For instance, some therapists will have a formal typed document for the client to review and sign, while others may hand write the document in session with the client. Regardless of the therapist’s preferences or requirements, the treatment plan is used to maintain a record of progress. It can help keep the therapist and client accountable and on the same page, determine what is working, guide the course of therapy, and ensure the client is getting the most out of therapy.

This plan is also often presented to the client’s insurance provider to document progress and services provided.

The treatment plan will outline several aspects of the therapy process: Presenting issues, goals and objectives, interventions and strategies, and an approximate time frame for completing the treatment plan goals.
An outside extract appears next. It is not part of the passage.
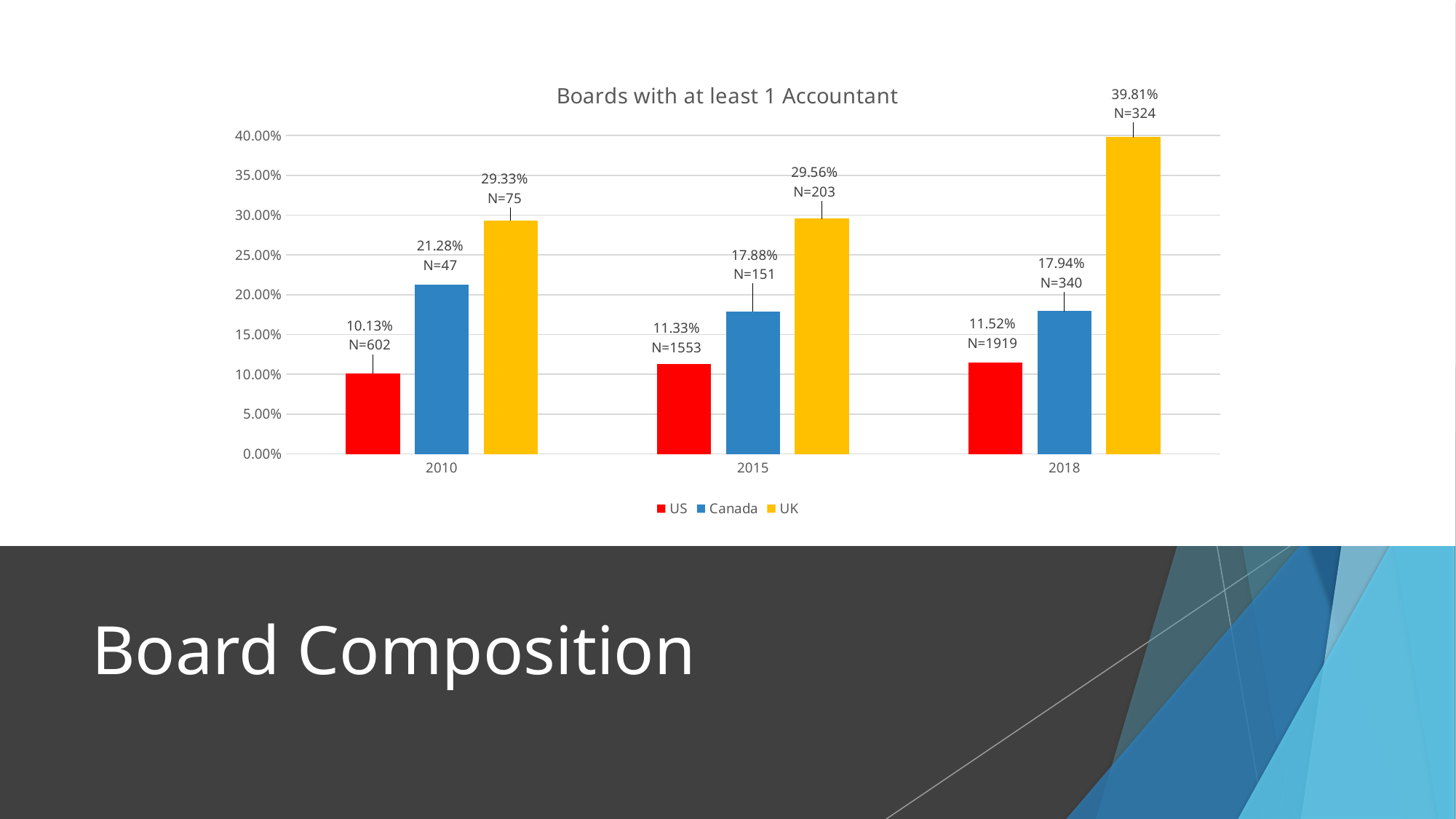
What is the difference between the UK and Canada values in 2010? 8.05% What is the value for the US in 2010? 10.13% Which is larger, the Canada value in 2010 or the Canada value in 2018? Canada in 2010 How many series does the legend list? 3 What is the value for Canada in 2015? 17.88% What is the value for the UK in 2018? 39.81% How many years are shown on the x axis? 3 What kind of chart is this? Bar chart What is the N shown for the US in 2018? N=1919 Which country has the lowest value in 2010? US Do the US values rise or fall from 2010 to 2018? Rise Which country has the highest value in 2018? UK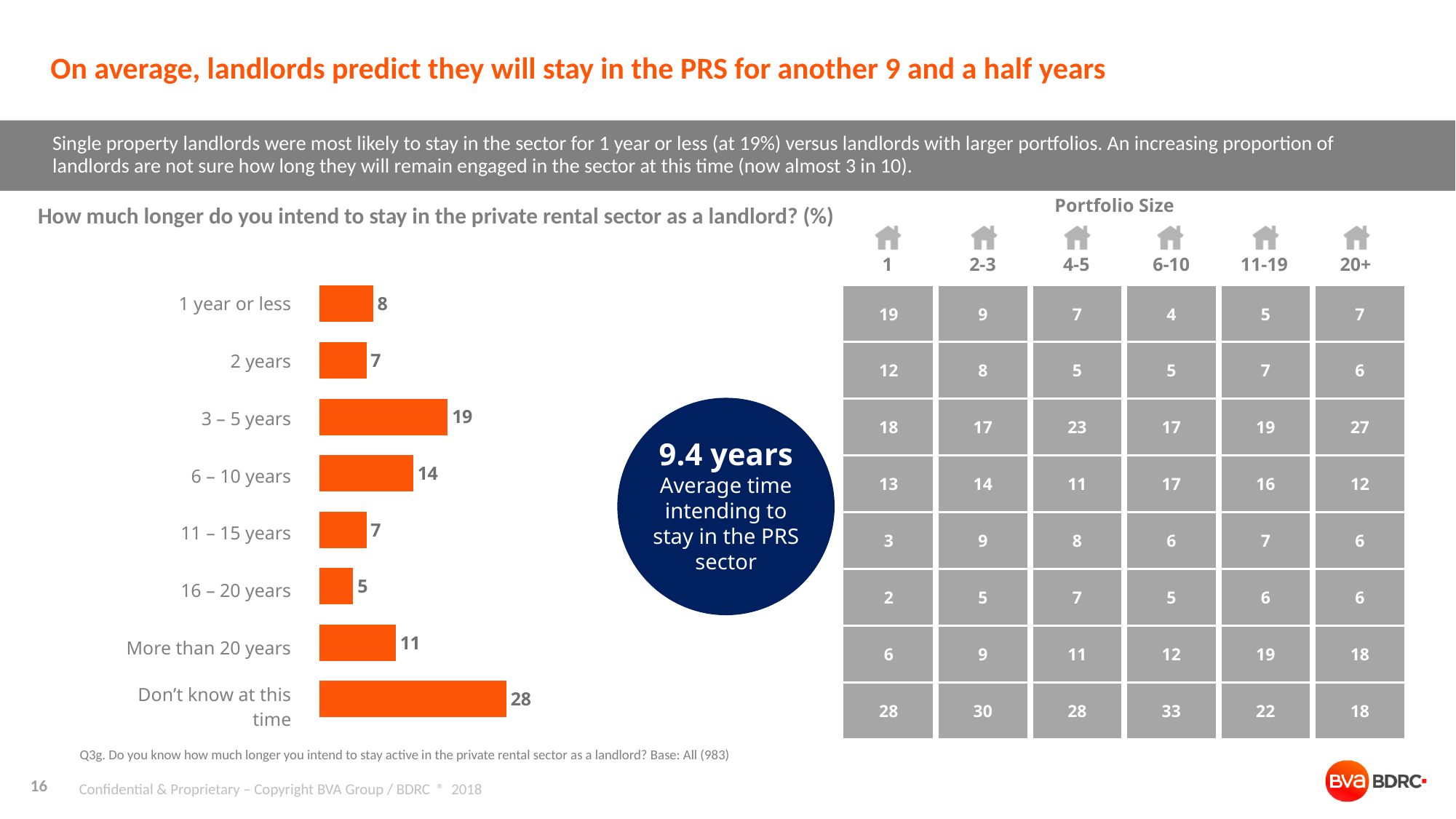
What value is shown for '6 – 10 years' in the bar chart? 14 Which is larger: the value for '1 year or less' or the value for 'More than 20 years'? More than 20 years What is the difference between the values for 'Don't know at this time' and '3 – 5 years'? 9 What is the difference between the values for '6 – 10 years' and '16 – 20 years'? 9 What percentage of landlords intend to stay in the private rental sector for 3 – 5 years? 19 What type of chart is used to show how much longer landlords intend to stay in the private rental sector? Bar chart What colour are the bars in the bar chart? Orange Which category has the highest value in the bar chart? Don't know at this time Which category has the lowest value in the bar chart? 16 – 20 years What value is shown for 'More than 20 years' in the bar chart? 11 How many categories are shown in the bar chart? 8 What is the average time landlords intend to stay in the PRS sector, as shown in the circle on the slide? 9.4 years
The presenting issues are typically first on the treatment plan and are used to describe the client’s specific problems that he/she would like to change. Each of the presenting problems are matched with specific goals. The treatment plan is typically limited to about 2 to 3 measurable and realistic goals, each with several accompanying objectives. The interventions are the techniques that the therapist will utilize to help the client reach his/her goals. The strategies describe how the client will take action both in and out of the therapy sessions towards achieving desired goals. Each goal will have an estimated time in which the it may be obtained.
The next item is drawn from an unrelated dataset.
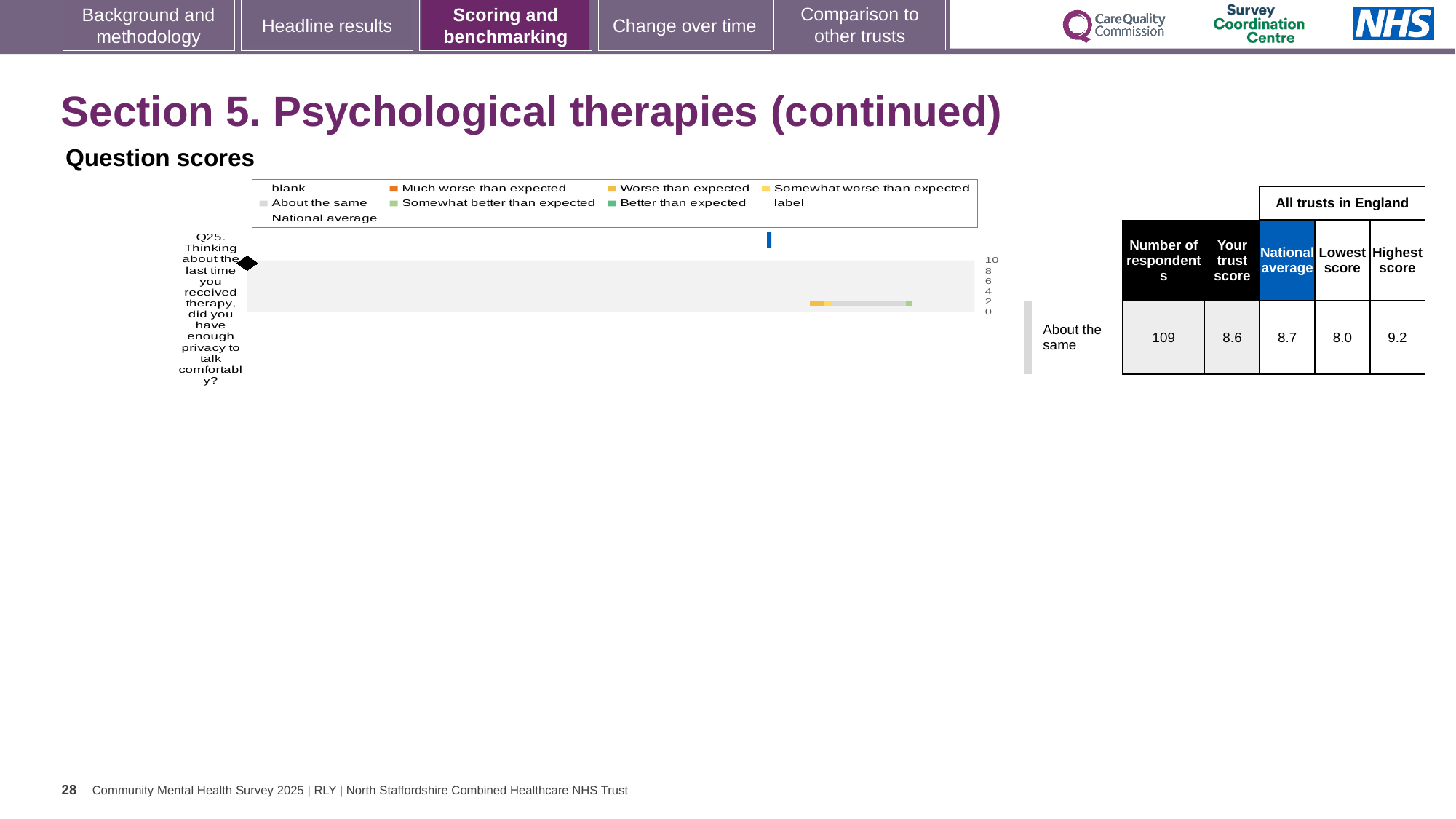
For Q25, which is larger: the trust's score or the national average? National average What is the trust's score for Q25 about having enough privacy to talk comfortably? 8.6 What is the highest score among all trusts in England for Q25? 9.2 What is the lowest score among all trusts in England for Q25? 8.0 What kind of chart is used to show the Q25 question score? bar chart What is the number of respondents for Q25 shown next to the chart? 109 What is the national average score for Q25? 8.7 What is the difference between the highest and lowest scores for Q25 across all trusts in England? 1.2 What is the maximum value shown on the chart's score axis? 10 What benchmarking category is shown for Q25 on the chart? About the same By how much does the national average exceed the trust's score for Q25? 0.1 How many survey questions are plotted on the question scores chart? 1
The therapist will set this time frame to review goals, which often occurs at a minimum of once every three months.

At that time, the therapist and client review each goal and decide which have been accomplished, which may still need some more time to be achieved, and if any additional goals are needed to be added to the treatment plan. Reviewing goals frequently will ensure that they are still relevant for the client’s needs and can keep therapy on track.
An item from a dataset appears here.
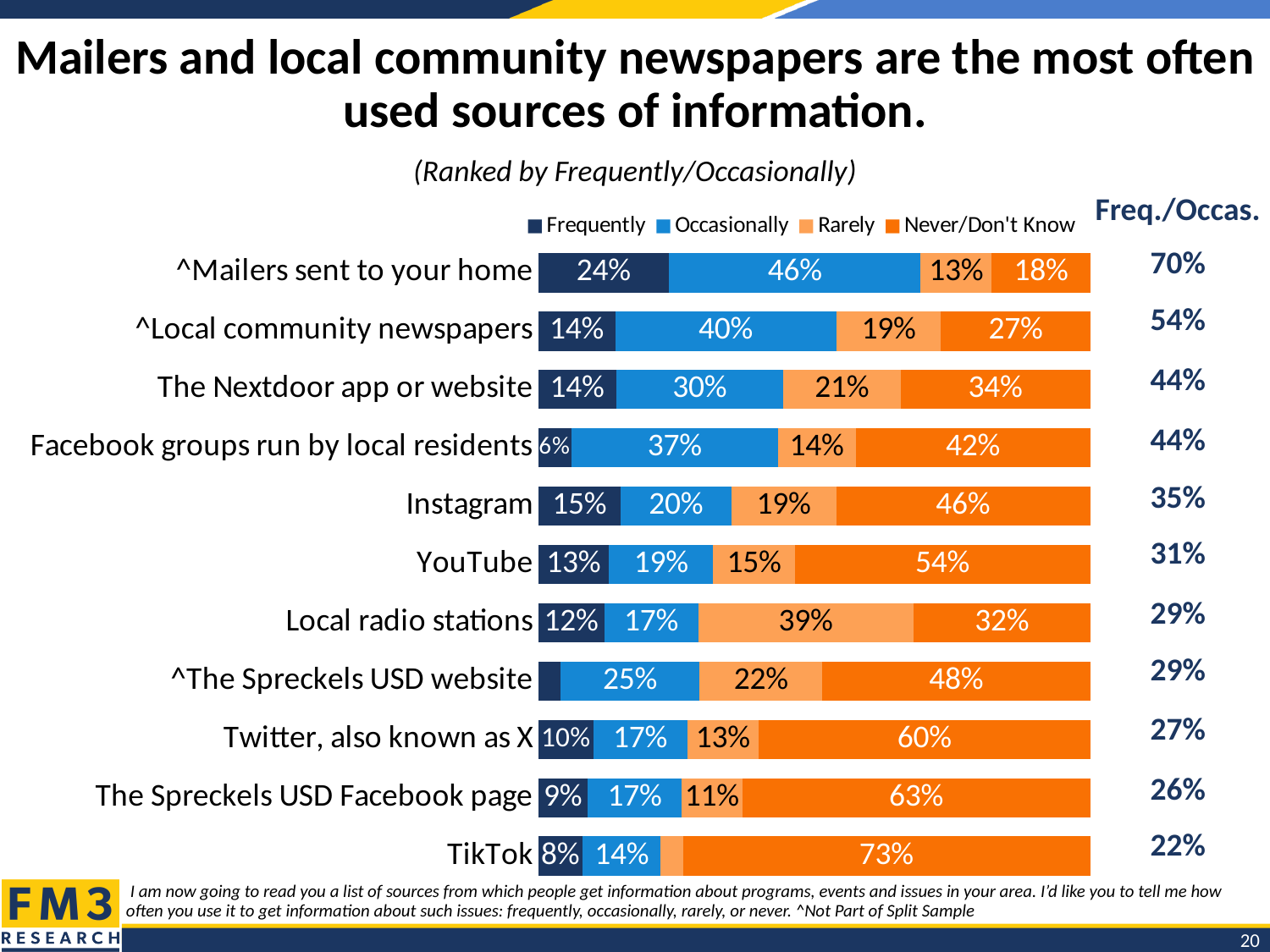
What is the difference between the Occasionally percentages for mailers sent to your home and local community newspapers? 6% What percentage of respondents say they use mailers sent to their home frequently? 24% Which has a larger Never/Don't Know percentage, YouTube or Instagram? YouTube What is the Never/Don't Know percentage for TikTok? 73% Which legend entry is shown in dark navy blue? Frequently What is the Rarely percentage for local radio stations? 39% What is the combined Frequently/Occasionally figure shown for the Nextdoor app or website? 44% What type of chart is shown on the slide? Stacked bar chart How many information sources are listed in the chart? 11 Which source has the lowest Frequently/Occasionally figure? TikTok Which source has the highest Frequently/Occasionally figure? ^Mailers sent to your home How many series does the legend list? 4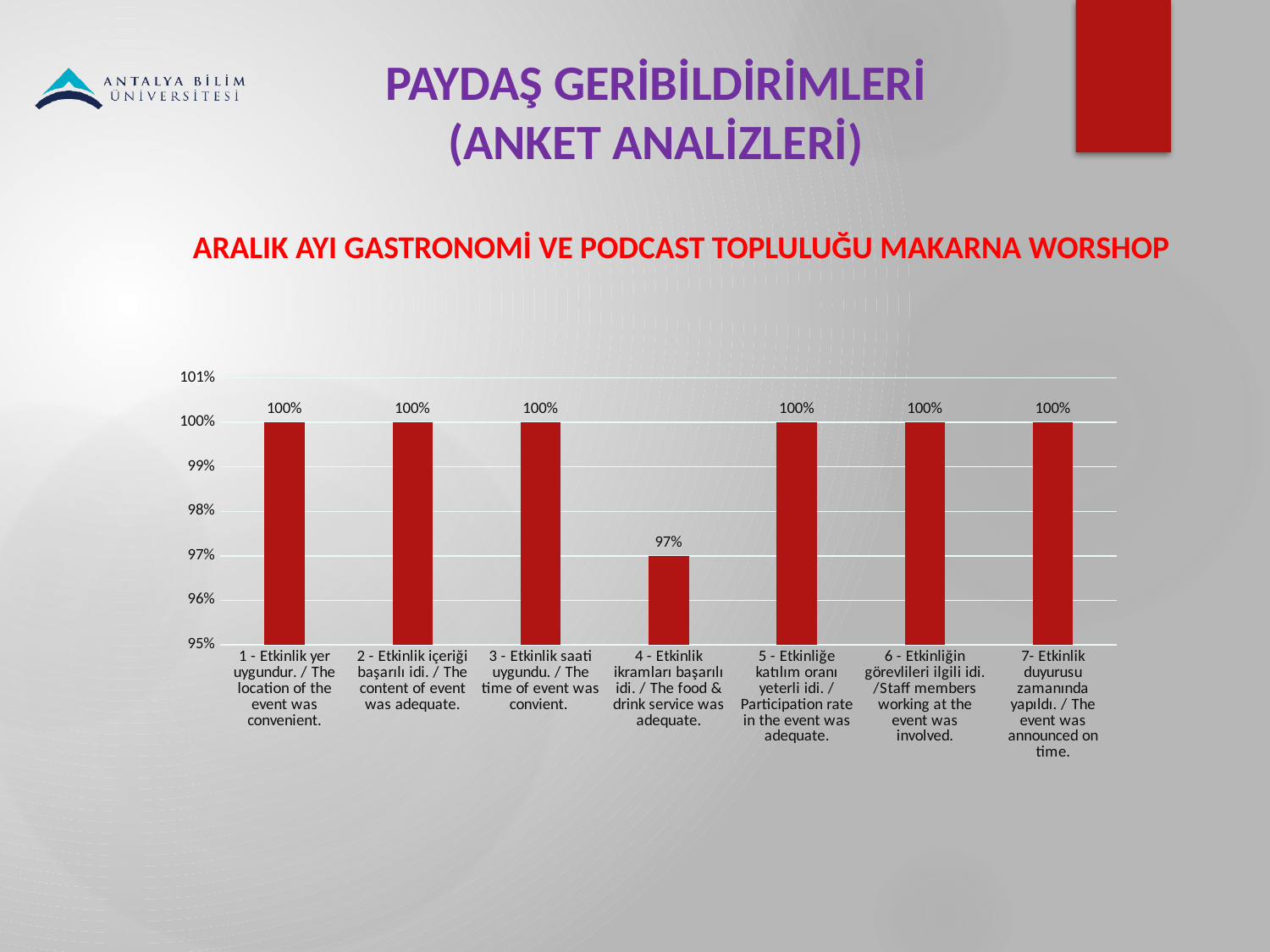
What colour are the bars in the chart? Red What is the value for item 4 (Etkinlik ikramları başarılı idi. / The food & drink service was adequate.)? 97% Is the value for item 4 (food & drink service) greater or less than 98%? less How many categories (survey items) are plotted in the chart? 7 Which survey item has the lowest value in the chart? 4 - Etkinlik ikramları başarılı idi. / The food & drink service was adequate. What is the value for item 6 (Etkinliğin görevlileri ilgili idi. / Staff members working at the event was involved.)? 100% What is the value for item 1 (Etkinlik yer uygundur. / The location of the event was convenient.)? 100% What is the value for item 7 (Etkinlik duyurusu zamanında yapıldı. / The event was announced on time.)? 100% What is the difference between the value for item 1 (location of the event) and item 4 (food & drink service)? 3% What kind of chart is shown on the slide? Bar chart How many survey items have a value of 100%? 6 Which is larger: the value for item 4 (food & drink service) or item 5 (participation rate)? Item 5 (participation rate)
Example Treatment Plan for Panic Disorder

Melissa was referred to psychotherapy by her family physician due to chronic anxiety, stress, and other panic-like symptoms. Her doctor diagnosed her with panic disorder and prescribed medication to decrease her anxiety symptoms and panic attacks. Melissa reports that her panic attacks are impacting her overall functioning and feelings of self-worth. She hopes that therapy will assist her in feeling calmer and controlling her symptoms.

Presenting Issues: Difficulty managing stress, anxiety, and panic attacks; experiencing low self-esteem.

Goal #1: Melissa will develop ways to manage anxiety and panic attacks so that these symptoms are no longer affecting her functioning, as measured by tracking her self-reports of panic attacks and anxiety.

Objective #1a: Melissa will track her symptoms using a mood and anxiety chart.

Objective #1b: Melissa will continue to follow-up with her doctor’s prescription plan, taking her medication for panic attacks as directed by her doctor.

Objective #1c: Melissa will learn to identify her symptoms and recognize triggers by monitoring her experiences using a panic attack diary.

Objective #1d: Melissa will learn coping strategies to reduce feelings of stress and anxiety.

Interventions/Strategies:

Goal #2: Melissa will improve her self-esteem, as measured by obtaining a higher score on a self-esteem assessment tool.

Objective #2a: Melissa will learn about healthy versus low self-esteem, including possible contributing factors to her poor self-esteem.

Objective #2b: Melissa will learn to identify and replace her negative thoughts and self-defeating beliefs that are contributing to her symptoms.

Objective #2c: Melissa will build on her social support network to overcome feelings of isolation and build upon her sense of self-worth.

Interventions/Strategies:

  • Individual therapy to gain a better understanding of self-esteem issues, learn about her cognitive distortions, become knowledgeable in cognitive restructuring, role-playing social interactions, and obtaining resources for additional social support.
  • Group therapy to build on social skills and assertiveness, work through feelings of loneliness, and boost self-image.
  • Homework assignments to continue to improve self-esteem outside of therapy sessions.

Estimated Time Frame: 3 months

Source:

Jongsma, A. E., Peterson, L. M., & Bruce, T.J. (2006). The Complete Adult Psychotherapy Treatment Planner. Hoboken, N.J.:Wiley.